**Task requirements**
(1) In the agreement excerpt, who are named as the express and intended third party beneficiaries?
(2) Write a continuation of the agreement excerpt, picking up at its final words.

**Selected extract**

This Agreement may be executed in several counterparts (including via facsimile or other electronic method), each of which shall be deemed
an original but all of which shall constitute one and the same instrument. It shall not be necessary for all parties to execute the same
counterpart hereof.

 

22. No
Third-Party Beneficiaries. Except for the Indemnified Parties, who are express and intended third party beneficiaries of this Agreement,
no persons other than the parties to this Agreement may directly or indirectly rely upon or enforce the provisions of this Agreement,
whether as a third party beneficiary or otherwise.

 

23. Headings.
All section headings in this Agreement are for convenience of reference only and are not intended to qualify the meaning of any section.

 

24. Interpretation.
Wherever from the context it appears appropriate, each term stated in either the singular or the plural shall include the singular and
the plural, and pronouns stated in the masculine, the feminine or neuter gender shall include the masculine, the feminine and the neuter.
The construction of this Agreement shall not take into consideration the party who drafted or whose representative drafted any portion
of this Agreement, and no canon of construction shall be applied that resolves ambiguities against the drafter of a document.

 

25. Data
Protection - GDPR.

 

(a) As
used in this Section 25, all references to the “Company” shall mean the Company (or a subsidiary of Company, as applicable)

(Graph interpretation data)

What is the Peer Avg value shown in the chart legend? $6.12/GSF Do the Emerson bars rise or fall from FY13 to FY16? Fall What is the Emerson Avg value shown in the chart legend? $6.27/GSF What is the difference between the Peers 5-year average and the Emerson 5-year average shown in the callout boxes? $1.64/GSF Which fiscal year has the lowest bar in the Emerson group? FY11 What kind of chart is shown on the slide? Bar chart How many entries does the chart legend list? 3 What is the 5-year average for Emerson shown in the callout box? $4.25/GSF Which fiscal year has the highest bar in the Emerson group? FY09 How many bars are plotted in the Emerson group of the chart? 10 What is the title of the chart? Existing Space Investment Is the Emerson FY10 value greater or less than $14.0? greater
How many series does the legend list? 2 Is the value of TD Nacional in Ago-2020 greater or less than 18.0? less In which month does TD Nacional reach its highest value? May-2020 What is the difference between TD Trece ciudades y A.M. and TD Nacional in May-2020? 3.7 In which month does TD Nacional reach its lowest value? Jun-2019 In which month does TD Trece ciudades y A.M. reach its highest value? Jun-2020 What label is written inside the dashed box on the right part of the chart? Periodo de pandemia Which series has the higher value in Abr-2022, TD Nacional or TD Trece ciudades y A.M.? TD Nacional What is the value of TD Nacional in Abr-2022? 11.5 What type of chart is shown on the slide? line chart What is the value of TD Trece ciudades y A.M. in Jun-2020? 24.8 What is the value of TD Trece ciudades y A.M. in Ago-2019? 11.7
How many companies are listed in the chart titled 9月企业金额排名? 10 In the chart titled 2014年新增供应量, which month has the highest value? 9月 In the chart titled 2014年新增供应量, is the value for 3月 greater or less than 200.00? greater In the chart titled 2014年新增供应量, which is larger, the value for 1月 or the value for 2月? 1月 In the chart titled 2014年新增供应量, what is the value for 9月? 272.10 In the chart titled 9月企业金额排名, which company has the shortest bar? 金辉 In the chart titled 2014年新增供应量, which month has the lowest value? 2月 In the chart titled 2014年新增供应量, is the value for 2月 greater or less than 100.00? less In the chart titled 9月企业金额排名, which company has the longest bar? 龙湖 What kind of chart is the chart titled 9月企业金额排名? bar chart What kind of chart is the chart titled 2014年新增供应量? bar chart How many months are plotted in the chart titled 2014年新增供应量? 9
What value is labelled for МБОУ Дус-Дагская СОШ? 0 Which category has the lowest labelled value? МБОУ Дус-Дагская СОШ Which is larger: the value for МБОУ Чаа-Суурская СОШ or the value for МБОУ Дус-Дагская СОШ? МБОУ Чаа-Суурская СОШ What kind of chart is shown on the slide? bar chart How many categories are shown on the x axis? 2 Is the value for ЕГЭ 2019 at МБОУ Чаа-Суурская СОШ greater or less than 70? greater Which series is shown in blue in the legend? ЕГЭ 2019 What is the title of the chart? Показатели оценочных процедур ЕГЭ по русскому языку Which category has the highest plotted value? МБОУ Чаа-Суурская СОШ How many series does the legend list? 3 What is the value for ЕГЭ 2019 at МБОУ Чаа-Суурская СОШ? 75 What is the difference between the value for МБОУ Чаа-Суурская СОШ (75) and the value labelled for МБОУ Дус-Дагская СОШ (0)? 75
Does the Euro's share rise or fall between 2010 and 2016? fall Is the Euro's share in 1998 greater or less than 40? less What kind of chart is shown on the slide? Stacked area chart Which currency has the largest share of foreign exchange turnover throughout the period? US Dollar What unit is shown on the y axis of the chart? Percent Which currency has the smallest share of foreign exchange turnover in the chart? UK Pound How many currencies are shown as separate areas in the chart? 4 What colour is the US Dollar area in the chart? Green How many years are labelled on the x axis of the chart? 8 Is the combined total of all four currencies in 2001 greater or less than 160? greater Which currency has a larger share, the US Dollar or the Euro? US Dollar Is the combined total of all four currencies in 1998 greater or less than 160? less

**Answers by item**
(1) The Indemnified Parties.

(2)
providing personal data to Advisor to be processed on its behalf as a processor or sub-processor, as applicable. To the extent that Advisor
receives personal data from Company, and provided Company is subject to the GDPR (as defined below), if Advisor processes such personal
data as a processor or sub-processor, as applicable, on behalf of the Company, this Section 25 shall apply. In relation to all such personal
data, Advisor agrees to:

 

		(i)	process,
                                            hold and use the personal data as instructed by the Company and only pursuant to the documented
                                            instructions of the Company;

 

		(ii)	provide
                                            adequate protection by implementing such security measures as are necessary and appropriate
                                            in relation to the systems in which the personal data is held by Advisor to guard against
                                            accidental or unlawful destruction, loss, alteration, unauthorized disclosure or access to
                                            the personal data and ensure a level of security appropriate to the risk;

 

		(iii)	take
                                            such steps as are necessary to ensure that its personnel who have access to the personal
                                            data are reliable and adequately trained;

 

		(iv)	ensure
                                            that personnel with access to the personal data are bound by confidentiality obligations
                                            in respect of access, use or processing of the personal data;

 

		(v)	notify
                                            the Company without undue delay upon becoming aware of any breach of security leading to
                                            the accidental or unlawful destruction, loss, alteration, unauthorized disclosure of, or
                                            access to, personal data (each, a “personal data breach”);

 

		(vi)	notify
                                            the Company if, in Advisor’s opinion, any instruction from the Company infringes the GDPR
                                            or other applicable EU or Member State data protection laws;

 

		(vii)	taking
                                            into account the nature of the processing and information available to Advisors and to the
                                            extent necessary to facilitate the Company’s compliance with its obligations under the GDPR,
                                            provide reasonable assistance to the Company in relation to (i) the Company’s obligation
                                            to respond to requests from data subjects to exercise their rights under the GDPR; and (ii)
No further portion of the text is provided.